Fluid dynamics computations for tube-like geometries are crucial in biomedical evaluations of vascular and airways fluid dynamics. Physics-Informed Neural Networks (PINNs) have emerged as a promising alternative to traditional computational fluid dynamics (CFD) methods. However, vanilla PINNs often demand longer training times than conventional CFD methods for each specific flow scenario, limiting their widespread use. To address this, multi-case PINN approach has been proposed, where varied geometry cases are parameterized and pre-trained on the PINN. This allows for quick generation of flow results in unseen geometries. In this study, we compare three network architectures to optimize the multi-case PINN through experiments on a series of idealized 2D stenotic tube flows. The evaluated architectures include the ‘Mixed Network’, treating case parameters as additional dimensions in the vanilla PINN architecture; the “Hypernetwork”, incorporating case parameters into a side network that computes weights in the main PINN network; and the “Modes” network, where case parameters input into a side network contribute to the final output via an inner product, similar to DeepONet.
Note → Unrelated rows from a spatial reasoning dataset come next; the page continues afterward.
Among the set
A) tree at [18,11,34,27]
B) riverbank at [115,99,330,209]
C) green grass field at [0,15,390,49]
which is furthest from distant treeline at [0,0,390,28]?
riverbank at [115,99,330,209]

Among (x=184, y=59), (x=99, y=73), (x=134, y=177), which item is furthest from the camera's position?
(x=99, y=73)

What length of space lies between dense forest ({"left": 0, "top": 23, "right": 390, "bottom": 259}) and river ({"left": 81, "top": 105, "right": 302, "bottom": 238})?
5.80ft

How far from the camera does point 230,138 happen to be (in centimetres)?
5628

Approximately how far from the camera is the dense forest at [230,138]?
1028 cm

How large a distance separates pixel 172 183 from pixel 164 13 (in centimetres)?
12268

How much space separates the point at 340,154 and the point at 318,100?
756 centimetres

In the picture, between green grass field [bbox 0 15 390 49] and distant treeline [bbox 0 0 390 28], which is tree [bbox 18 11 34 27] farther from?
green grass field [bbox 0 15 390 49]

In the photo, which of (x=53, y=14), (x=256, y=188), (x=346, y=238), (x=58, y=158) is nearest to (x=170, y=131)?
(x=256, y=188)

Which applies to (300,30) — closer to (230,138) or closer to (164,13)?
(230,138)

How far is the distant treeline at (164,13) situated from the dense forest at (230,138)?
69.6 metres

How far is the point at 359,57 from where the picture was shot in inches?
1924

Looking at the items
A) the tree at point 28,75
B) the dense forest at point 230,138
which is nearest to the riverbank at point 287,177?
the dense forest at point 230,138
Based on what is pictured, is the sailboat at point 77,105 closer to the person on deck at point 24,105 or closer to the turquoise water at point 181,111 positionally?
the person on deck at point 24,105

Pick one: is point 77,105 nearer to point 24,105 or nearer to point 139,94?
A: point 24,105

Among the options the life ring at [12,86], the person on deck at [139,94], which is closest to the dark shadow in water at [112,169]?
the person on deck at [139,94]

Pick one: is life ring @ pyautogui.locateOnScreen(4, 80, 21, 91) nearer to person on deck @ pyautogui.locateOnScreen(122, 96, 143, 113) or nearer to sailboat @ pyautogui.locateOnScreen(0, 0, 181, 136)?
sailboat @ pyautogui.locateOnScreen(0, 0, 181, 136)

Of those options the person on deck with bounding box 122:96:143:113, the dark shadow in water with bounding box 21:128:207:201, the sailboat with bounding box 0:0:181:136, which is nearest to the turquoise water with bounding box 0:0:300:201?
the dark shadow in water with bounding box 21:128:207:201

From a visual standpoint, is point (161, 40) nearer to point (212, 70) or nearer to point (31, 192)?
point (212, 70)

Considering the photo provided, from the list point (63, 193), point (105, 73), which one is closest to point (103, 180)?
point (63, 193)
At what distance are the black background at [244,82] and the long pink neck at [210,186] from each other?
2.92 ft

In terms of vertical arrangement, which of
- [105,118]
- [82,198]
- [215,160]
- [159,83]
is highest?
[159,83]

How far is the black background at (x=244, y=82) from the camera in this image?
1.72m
Results confirm the viability of the multi-case parametric PINN approach, with the Modes network exhibiting superior performance in terms of accuracy, convergence efficiency, and computational speed. To further enhance the multi-case PINN, we explored two strategies. First, incorporating coordinate parameters relevant to tube geometry, such as distance to wall and centerline distance, as inputs to PINN, significantly enhanced accuracy and reduced computational burden. Second, the addition of extra loss terms, enforcing zero derivatives of existing physics constraints in the PINN (similar to gPINN), improved the performance of the Mixed Network and Hypernetwork, but not that of the Modes network. In conclusion, our work identified strategies crucial for future scaling up to 3D, wider geometry ranges, and additional flow conditions, ultimately aiming towards clinical utility.